Contrattazione

Sul fisso le donne guadagnano in media più degli uomini

di C.Cas.

Le donne con ruoli esecutivi apicali non hanno ancora raggiunto numeri significativi, ma «quando arrivano a ricoprire queste posizioni, non subiscono differenze tra i loro pacchetti retributivi e quelli dei colleghi uomini – sostiene Miriam Quarti, senior consultant e responsabile dell’area Reward&Engagement di ODM Consulting. – Questo vale anche per la componente variabile: per entrambi i generi è prevista una componente sia di breve sia di medio-lungo periodo, con un valore target mediamente compreso tra il 35% e il 50% della remunerazione fissa per il variabile di breve e un valore target mediamente pari ad una annualità, un’annualità e mezzo nel triennio, ossia il 33,3%, 50% su base annua, per il variabile di medio-lungo periodo». Dall’analisi della remunerazione fissa del ruolo di ceo non risultano sostanziali differenze di genere. Anzi, dalla media di quanto emerge dalle 200 relazioni per la remunerazione considerate da ODM consulting, il trattamento retributivo è più elevato per le donne. La media assoluta per l’uomo è infatti di 661.688 euro, per le donne 694.077 euro. E anche sul variabile non si riscontrano sostanziali differenze.

Certo è che parliamo di numeri ancora molto piccoli. Analizzando nel dettaglio i dati la quota di donne che ricopre un ruolo esecutivo, ossia amministratore delegato, direttore generale, presidente esecutivo, è ancora molto bassa. Del 40% di presenza femminile nei CdA solo il 6% risulta ricoprire un ruolo esecutivo, pari a circa il 2% del totale dei membri del CdA. In particolare, fatto 100 il numero di ad, la percentuale di donne che ricopre questo ruolo è pari a circa il 5%. Un particolare: le ad sono prevalentemente in aziende di grandi dimensioni dell’industria.

Dietro il lento cambiamento e «l’aumento della presenza delle donne nei CdA delle aziende quotate (circa 40%)», c’è l’applicazione della legge Golfo-Mosca (Legge n. 120/2011) che prevedeva che «almeno un terzo delle quote dell’organo sociale fosse destinato al genere meno rappresentato, aggiornata con la Legge n. 160/2019 che ha elevato la quota ai due quinti dell’organo. Tuttavia, la presenza di donne all’interno dei CdA rimane per lo più legata a ruoli non esecutivi e indipendenti», osserva Quarti.

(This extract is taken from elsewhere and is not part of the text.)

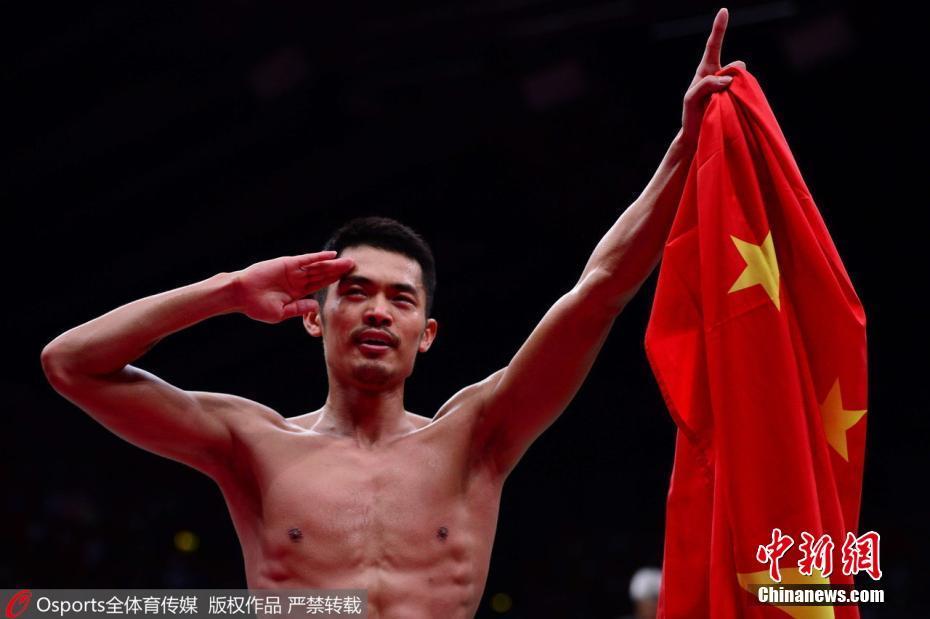 2012年伦敦奥运会羽毛球男单决赛,中国选手林丹手持国旗敬军礼庆祝夺冠。图片来源:Osports全体育图片社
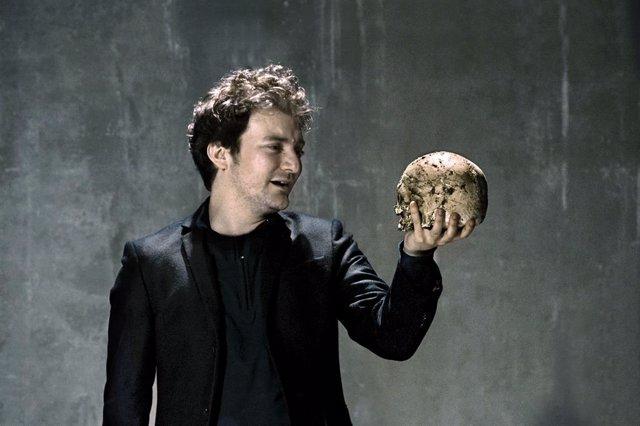 L'actor Pol López durant la seva actuació en l'obra 'Hamlet' de William Shakespeare realitzada en el Teatre Lliure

A 10 anni di distanza dalla Legge Golfo-Mosca, è stata poi aggiornata la normativa contenuta nel Codice delle Pari Opportunità del 2006, per rafforzare la tutela della parità di opportunità tra uomo e donna in ambito lavorativo. In particolare è stata specificata la nozione di discriminazione, includendo qualsiasi fonte di svantaggio o limitazione, che sia motivato da stato di gravidanza, di maternità o paternità e dall’esercizio dei relativi diritti. Inoltre è stato anche esteso l’obbligo di redazione, con cadenza biennale, di un rapporto sulla situazione del personale maschile e femminile a tutte le aziende, private o pubbliche, con più di 50 dipendenti. A questo si aggiunga che è stata introdotta, a partire dal 1° gennaio 2022, la Certificazione della Parità di Genere (si veda Lavoro24 del 28 settembre), per attestare, tra l’altro, le politiche e le misure concrete adottate dai datori di lavoro per ridurre il divario di genere nelle opportunità di crescita in azienda, la parità salariale a parità di mansioni, le politiche di gestione delle differenze di genere e la tutela della maternità. «La Legge Golfo-Mosca e la certificazione UNI/PdR hanno in comune la definizione di specifici kpi quantitativi sulle politiche di parità di genere nelle organizzazioni - osserva Quarti -. Si auspica, a fronte di una spinta al monitoraggio di specifici obiettivi inerenti una serie di macro-aree di ridurre il gender gap attraverso l’implementazione in azienda di processi e strumenti guidati dal principio di equità».